Bob McCleskey, appointed CEO in 2008, miraculously survived a heart attack during a basketball game in March. Today he is taking advantage of a slow construction market to expand Sellen’s expertise, strengthen its collaborative culture and boost its productivity.
THE HEART ATTACK: I sat on the bench after an intense first half on court, and 20 seconds later I slumped back. I would have been done for, but a guy rushed across the court, put me on the floor, put defibrillator pads on me and got my heart started. I’m the luckiest guy. I’ve always lived life, so if I died today I would have no regrets.
LIFESTYLE: My wife and I spend a lot of time together. We like boating and we also like to visit our daughters, who are both grown and live in Los Angeles. I advise my girls to marry someone who is your best friend.
CAREER: My first job was for a contractor in Idaho building dams and powerhouses. It was exciting work, but I didn’t want to get uprooted every couple of years, so I made some calls. Sellen hired me over the phone. I’ve been here 30 years.
SELLEN CULTURE: We were always managed at the top by two or three people. I watched them closely. In 1988 we were doing work that required using toxic stuff. We vacuumed it up, but some of it got into a storm drain and into the Duwamish River. The EPA and the U.S. Attorney’s office took it up. Bill Scott [then the CEO] said: “Guys, we are about to be investigated and we are going to be asked a lot of questions. What we are going to do is tell the truth and let the chips fall where they may.” Boy, I remember that like it was yesterday. We always try to do the right thing. We haven’t been in court on a construction-related issue in 60 years. For a construction company that has done billions of dollars of work, that’s pretty incredible.
SECRET of SUCCESS: We’re within 40 minutes [driving time] of our farthest project. That allows our senior people to be involved in each project—to help identify potential problems and deal with them before they become big issues. Almost every morning, we meet at a job site or here with the job site team to talk about cost, scheduling and quality. I’m in a peer group with contractors from across the country. They are envious of us in Seattle.
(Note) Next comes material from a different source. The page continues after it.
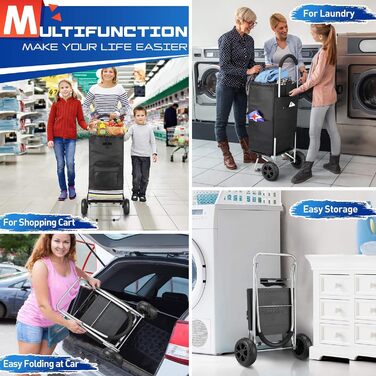 Складний візок для покупок, 75 л, 2-в-1, з 2 колесами, з рамою з нержавіючої сталі та знімною водонепроникною сумкою з брезенту (чорний)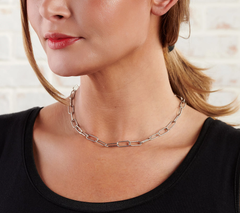 American West Sterling Silver Paperclip Necklace, 12.0g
With the economic impact of Amazon, Bill Gates and Paul Allen, we can maintain a pretty healthy growth rate and still stay local. [Sellen recently completed construction of the Gates Foundation campus.]
COMPETITIVE ADVANTAGE: We are part of the fabric of this community; we’re very philanthropic. And we have good people. Going into a competition for a hospital, we can offer people who have deep résumés in terms of being able to estimate costs and give good feedback to the architect on design, scheduling and cost.
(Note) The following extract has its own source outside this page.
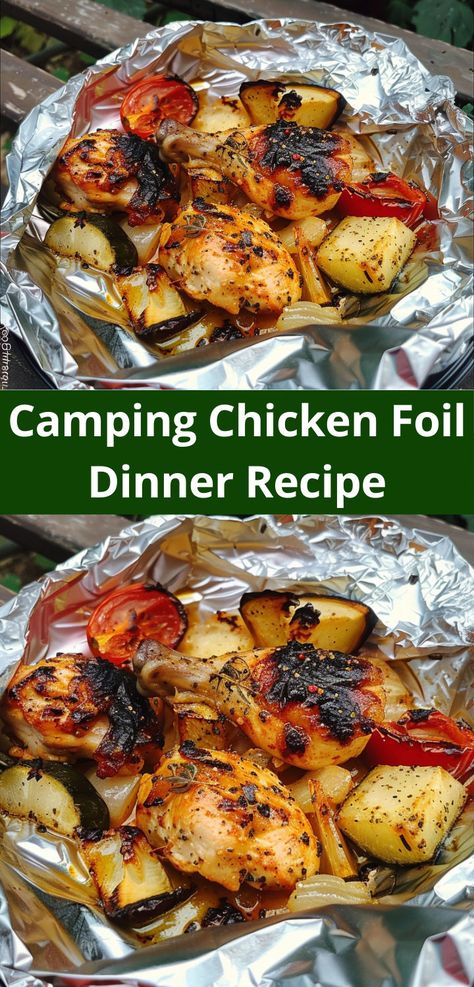 Enjoy a delicious Camping Chicken Foil Dinner with juicy chicken and fresh vegetables. Perfect for any campout! Foil Dinners For Camping, Dinners For Camping, Tin Foil Meals, Chicken Foil Packets, Foil Dinners, Foil Packet Meals, Foil Packet, Camping Dinners, Paprika Chicken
NEW APPROACHES: We are always looking to do things faster, better and cheaper. One initiative is to do as much prefabrication as possible. Hospital rooms, for example, have something called the headwall that has all kinds of electrical outlets, and [lines for] gases and nurse-call buttons. It requires a plumber, an electrician, a drywaller and a steel welder. You bring all those people together and make these up in a warehouse or garage and bring it to the site. There might be a hundred of those, and you can build them much more cheaply and efficiently off-site.
COLLABORATION: We’re working on ways to have everybody involved in decision making. In the old days, you created a schedule, sent it to the subs and kinda beat them over the head with it. Instead, if we are dealing with the steel structure, for example, we’ll bring in the people who fabricate the steel, the people who erect it, the engineer who designs it and the owners, and walk through it all. I see so many potential conflicts resolved that way. There is buy-in, a sense of accountability.
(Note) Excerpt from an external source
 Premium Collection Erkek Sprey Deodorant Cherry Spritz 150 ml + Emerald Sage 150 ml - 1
COMPUTERS: The biggest buzzword is information modeling. You build the structure on the computer before putting it in the field. It’s especially valuable for the above-the-ceiling spaces that get so congested. If you can sit down with mechanical and electrical guys and the architect and lay it out in 3-D, you immediately see 150 clashes. You work each out individually before you start building.
BETTER WORKPLACE: The number-one reason people leave a company is they want better bosses. We’re trying to give people in supervisory positions the skills they need to manage their people. But the main reason people say they stay at Sellen is that it feels more like a family. The top managers are visible, and we are open and honest with the employees.
PERFORMANCE: Our revenues, $600 million in 2010, might drop by as much as a third this year. We are doing OK because we have expertise in health care, education and life sciences. We’re adding expertise in manufacturing and data centers. We expect to see a nice bounce-back [in revenues] in 2013.
OWNERSHIP: We are owned by 50 active managers because we want to keep the company in local hands. Managers buy in, while departing executives are bought out.
SOUTH LAKE UNION: We’ve been here for 67 years, and we were first up with a new building in 1999. We like to say we’re visionaries. Four years ago, you didn’t see five people on the sidewalk. Now you can’t get a table at lunch.